Assessment & Research

Modeling individual variation in early literacy skills in kindergarten children with intellectual disabilities.

van Tilborg et al. (2018) · Research in developmental disabilities 2018
★ The Verdict

Phonological awareness, the usual reading crystal ball, fades for kids with ID—shift early teaching to letters, naming speed, and attention.

✓ Read this if BCBAs writing literacy goals for kindergarten students with intellectual disability.
✗ Skip if Clinicians serving only verbal children with average IQ or above.

01Research in Context

01

What this study did

van Tilborg et al. (2018) tracked how well different skills predict early reading in kindergarten kids with intellectual disability. They compared these kids to same-age peers without disability on letter naming, phonological awareness, rapid naming, and attention. The team wanted to see which skills matter most when IQ is below average.

02

What they found

Kids with ID scored lower on every early reading task. The surprise: phonological awareness, the star predictor in typical readers, carried little weight for the ID group. Instead, letter knowledge, rapid naming speed, and focused attention drove their early scores.

03

How this fits with other research

Mascheretti et al. (2018) reviewed dozens of studies and named phonological awareness as a key reading risk marker across the board. That looks like a clash, but it isn't. Sara's review pooled mostly typical or reading-disabled samples; Arjan zoomed in on kids with ID. The skill that predicts for most children predicts far less for this subgroup.

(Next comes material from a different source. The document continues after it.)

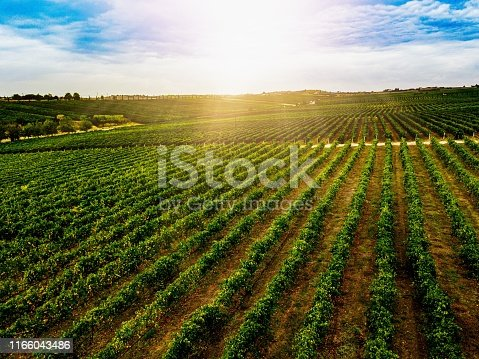 Aerial view of beautiful Vineyard landscape in Greece. Drone photography from above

Cornoldi et al. (2014) showed that kids with ID display flatter cognitive profiles than those with specific learning disability. Arjan's finding lines up: when profiles are flat, no single language chip (like phonology) stands out, so teachers must cast a wider net.

Bellon-Harn et al. (2020) found that life experience helps typical adolescents plan, but not those with ID. The same difference model appears here—what usually lifts reading (phonology) does not lift it for kids with ID.

04

Why it matters

Stop drilling phonological games as your first move with ID kindergarteners. Start with fast letter-naming drills, build strong visual letter memory, and teach attention control. These targets give you more reading traction and respect the unique learning profile of children with intellectual disability.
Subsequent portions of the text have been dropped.